- [EXCERPTED TEXT]:
┌────────

A practical halfway approach is to use Java serialization, but stick with a plain & simple SerialMemento class (that can never, ever change its name or package) with a single HashMap field.  The writeReplace method would return the memento, and the memento's readResolve method would construct the appropriate implementation (having to know about & convert every possible serialized form from every release, ever).

sam

On Mon, Oct 3, 2011 at 9:51 PM, Peter Firmstone <ji...@zeus.net.au> wrote:
Sam Berlin wrote:
If you have an existing solution coded & available, it never hurts to take a look at it and see how/if it can fit into Guava.  (I, of course, don't speak for the Guava team itself... more out of my own curiosity.)
 sam

Nothing for Guava at the moment, but to see the pattern in use go to:

http://svn.apache.org/viewvc/river/jtsk/skunk/peterConcurrentPolicy/src/org/apache/river/api/security/

Then have a look at PermissionGrantBuilderImp.java

In this case there are several implementations that may be returned by the builder, some classes aren't serializable, so the builder substitutes a NullPermissionGrant instead, which stops null pointer exceptions or class cast exceptions etc..

All of these implementation classes are hidden behind a PermissionGrant interface and a PermissionGrantBuilder abstract class.

I can substitute this builder implementation at any time, changing the serial form, without causing breakage, by just leaving the old builder where it is.

Those with a keen eye might notice that the builder doesn't do much defensive checking of it's invariants and uses an almost default serial form.  Before any permission grants are accepted, the caller must authenticate, the PermissionGrant implementations perform defensive copying and check the invariants.  Once you've got the hang of it, implementing builder serialisation is almost a no brainer.

Cheers,

Peter.

Bob Lee

未读,
2011年10月6日 14:33:352011/10/6
收件人 peter、guava-discuss
On Fri, Sep 30, 2011 at 2:47 PM, peter <ji...@zeus.net.au> wrote:
The best way to handle serialisation evolution is with a serialisation
proxy, since this allows you to use only the public api of your class,
eg constructors.

The next best way is to use writeObject  and readObject methods to
serialise your data structures in their simplest form and rebuild them
during deserialisation.

└────────

- [EXTRACTED DATA]:
┌────────

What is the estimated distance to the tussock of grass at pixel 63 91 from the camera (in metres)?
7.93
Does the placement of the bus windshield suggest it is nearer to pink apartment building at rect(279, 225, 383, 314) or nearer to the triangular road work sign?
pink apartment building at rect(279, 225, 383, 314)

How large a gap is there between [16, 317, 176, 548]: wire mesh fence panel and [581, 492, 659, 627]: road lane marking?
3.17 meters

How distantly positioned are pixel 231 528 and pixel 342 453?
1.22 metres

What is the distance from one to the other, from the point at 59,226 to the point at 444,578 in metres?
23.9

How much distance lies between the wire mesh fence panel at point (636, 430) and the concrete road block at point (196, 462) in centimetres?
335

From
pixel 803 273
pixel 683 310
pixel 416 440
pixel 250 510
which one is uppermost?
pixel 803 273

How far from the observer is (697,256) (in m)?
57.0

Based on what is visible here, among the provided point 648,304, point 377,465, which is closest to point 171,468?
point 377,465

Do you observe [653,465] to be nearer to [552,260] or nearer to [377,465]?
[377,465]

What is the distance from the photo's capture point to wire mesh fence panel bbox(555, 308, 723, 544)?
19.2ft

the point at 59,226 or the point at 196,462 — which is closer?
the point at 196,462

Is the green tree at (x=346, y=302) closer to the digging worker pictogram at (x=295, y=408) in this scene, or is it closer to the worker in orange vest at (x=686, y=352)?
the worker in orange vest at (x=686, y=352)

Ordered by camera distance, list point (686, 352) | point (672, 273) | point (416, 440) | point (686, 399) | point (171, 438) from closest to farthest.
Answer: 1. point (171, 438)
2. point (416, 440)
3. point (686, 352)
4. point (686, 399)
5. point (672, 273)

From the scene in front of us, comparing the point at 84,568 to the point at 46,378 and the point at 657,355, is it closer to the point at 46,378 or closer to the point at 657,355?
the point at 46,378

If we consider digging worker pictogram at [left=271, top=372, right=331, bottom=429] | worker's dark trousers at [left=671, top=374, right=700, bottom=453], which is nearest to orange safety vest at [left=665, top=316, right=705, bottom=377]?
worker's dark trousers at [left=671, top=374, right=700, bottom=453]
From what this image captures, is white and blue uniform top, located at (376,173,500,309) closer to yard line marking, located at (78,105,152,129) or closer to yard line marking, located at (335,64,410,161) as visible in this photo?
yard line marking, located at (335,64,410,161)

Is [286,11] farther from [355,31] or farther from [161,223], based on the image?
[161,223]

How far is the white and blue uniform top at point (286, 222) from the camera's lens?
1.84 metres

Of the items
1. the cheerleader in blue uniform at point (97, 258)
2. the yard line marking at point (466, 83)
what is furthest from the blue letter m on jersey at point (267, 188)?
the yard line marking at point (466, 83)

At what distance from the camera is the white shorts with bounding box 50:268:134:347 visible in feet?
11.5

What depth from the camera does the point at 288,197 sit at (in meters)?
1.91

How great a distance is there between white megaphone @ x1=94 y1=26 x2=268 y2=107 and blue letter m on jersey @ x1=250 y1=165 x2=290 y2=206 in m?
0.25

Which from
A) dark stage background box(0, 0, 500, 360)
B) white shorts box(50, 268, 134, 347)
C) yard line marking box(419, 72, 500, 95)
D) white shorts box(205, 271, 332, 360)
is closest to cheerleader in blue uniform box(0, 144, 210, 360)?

└────────

- [EXERCISES TO COMPLETE]:
1 – In the serialization thread, what does the builder substitute for implementation classes that aren't serializable?
2 – Say whether each statement agrees with the serialization thread, answering yes or no and quoting the deciding words: (a) The suggested SerialMemento class has a single HashMap field. (b) The PermissionGrant implementations skip defensive copying. (c) Using writeObject and readObject methods is called the best way to handle serialization evolution.
3 – Extend the serialization thread, starting after its last sentence.

- [ANSWERS FOR THIS EXERCISE]:
1 – It substitutes a NullPermissionGrant.

2 –
(a) Yes: "with a single HashMap field"
(b) No: "the PermissionGrant implementations perform defensive copying and check the invariants"
(c) No: "The best way to handle serialisation evolution is with a serialisation proxy"

3 –
MapMaker's serialization logic is already sophisticated and even noteworthy: http://is.gd/KELdpR

As you can see, it uses the serialization proxy pattern *and* write/readObject. What's more, it's the first and only usage of the serialization proxy pattern I'm aware of that successfully works around readResolve's broken behavior in the presence of circular dependencies. From the serialization spec:

Note - The readResolve method is not invoked on the object until the object is fully constructed, so any references to this object in its object graph will not be updated to the new object nominated by readResolve. However, during the serialization of an object with the writeReplace method, all references to the original object in the replacement object's object graph are replaced with references to the replacement object. Therefore in cases where an object being serialized nominates a replacement object whose object graph has a reference to the original object, deserialization will result in an incorrect graph of objects. Furthermore, if the reference types of the object being read (nominated by writeReplace) and the original object are not compatible, the construction of the object graph will raise a ClassCastException.

With MapMaker, the serialization proxy also implements ConcurrentMap. If the proxy doesn't get replaced due to a circular dependency, it will simply forward to the deserialized map instance. It introduces a layer of indirection when you deserialize a circular reference, but its behavior is otherwise indistinguishable to the user.

At this point, I doubt the map's serialized form will change in an incompatible way, but I strongly recommend against using serialization for long term persistence. Serialized data is incredibly difficult to migrate, and you end up accumulating and carrying around legacy design cruft for the lifetime of your data.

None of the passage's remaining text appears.